In 1992, the station increased its effective radiated power to 100,000 watts. In 1995, the station eliminated the remaining weekday music programs and moved to an all-news and talk format, except for a few specialty shows on weekend nights.

===HD Radio===
KWMU started using HD Radio technology to broadcast in 2006. In the fall of 2008, the station added a second digital stream, KWMU-2 The Gateway (Now Jazz KWMU-2), on its second digital subcarrier. It also plays adult album alternative music, world music and other genres. In the spring of 2010, the station added a third digital subchannel, Classical 90.7 KWMU-3, a 24-hour classical music service. Both stream live on the Internet.

On September 10, 2009, KWMU rebranded as St. Louis Public Radio (STLPR). Its website switched to a new address: stlpublicradio.org.

In September 2010, STLPR became the radio outlet for live broadcasts of the St. Louis Symphony Orchestra. It airs Saturday night concerts from Powell Symphony Hall.

In April 2011, STLPR broke ground on a state-of-the-art studio facility on Olive Street at Grand Center. The facility also houses academic space for UMSL. On June 18, 2012, STLPR moved from its longtime home on the first floor of Lucas Hall on the UMSL North campus in Bellerive, to the new facility.

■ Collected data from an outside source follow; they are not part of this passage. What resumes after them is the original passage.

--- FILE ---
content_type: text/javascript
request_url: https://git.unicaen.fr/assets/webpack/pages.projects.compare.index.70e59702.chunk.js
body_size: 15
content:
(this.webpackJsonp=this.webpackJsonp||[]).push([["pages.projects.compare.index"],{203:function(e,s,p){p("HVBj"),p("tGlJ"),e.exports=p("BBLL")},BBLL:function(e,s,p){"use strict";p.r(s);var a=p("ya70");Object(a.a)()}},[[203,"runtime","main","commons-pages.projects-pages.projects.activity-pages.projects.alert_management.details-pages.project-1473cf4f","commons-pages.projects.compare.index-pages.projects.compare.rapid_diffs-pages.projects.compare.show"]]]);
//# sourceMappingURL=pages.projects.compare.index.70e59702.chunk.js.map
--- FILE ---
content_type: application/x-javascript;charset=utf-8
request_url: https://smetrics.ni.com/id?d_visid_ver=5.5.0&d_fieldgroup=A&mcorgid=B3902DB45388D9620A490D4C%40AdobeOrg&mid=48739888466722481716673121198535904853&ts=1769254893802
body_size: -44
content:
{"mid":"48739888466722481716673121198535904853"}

On July 26, 2012, UMSL officially acquired WQUB from Quincy University. The station now serves as a semi-satellite of KWMU in the Illinois-Iowa-Missouri Tri-State Area.

Beginning July 1, 2017, UMSL also began broadcasting on 88.5 KMST in Rolla as a satellite of KWMU for south-central Missouri.

=== Independence ===
On February 10, 2025, St. Louis Public Radio announced UMSL will be transferring the licenses for KWMU, KMST, and WQUB to Friends of KWMU, Inc.

===St. Louis Public Radio Mission Statement===
St. Louis Public Radio's website states that its mission is "to inform and provide a deeper understanding and appreciation of events, ideas and cultures for a more inspired and engaged public." STLPR has more than 500,000 listeners in the St. Louis area.

The station employs more than 30 journalists and has a total staff of over 70. There are also scores of volunteers helping for special events.

===Finances===
The station receives its funding from private donations, corporate sponsors, local, regional and national grants, as well as the University of Missouri-St. Louis.

In Fiscal Year 2019, STLPR's revenue totaled $8,856,000. Its sources were from:
- 92% Community Support
- 6% Corporation for Public Broadcasting & Missouri Public Broadcasting
- 2% Other Grants

Revenue from Community Support totaled $8,130,000. Its sources were from:
- 74% Individual & Foundation Support
- 22% Corporate Support
- 4% Events and Other Support
==Programming==
On weekdays, KWMU carries news and information programs from NPR and other public radio networks, including Morning Edition, All Things Considered, Fresh Air, 1A, Here and Now, Marketplace and The World. The station produces a weekday one-hour show focusing on local news and interviews, St. Louis on the Air hosted by Elaine Cha. It airs at noon and is repeated at 7 p.m. Late nights, the BBC World Service is heard. Most hours also feature news briefs from the KWMU staff.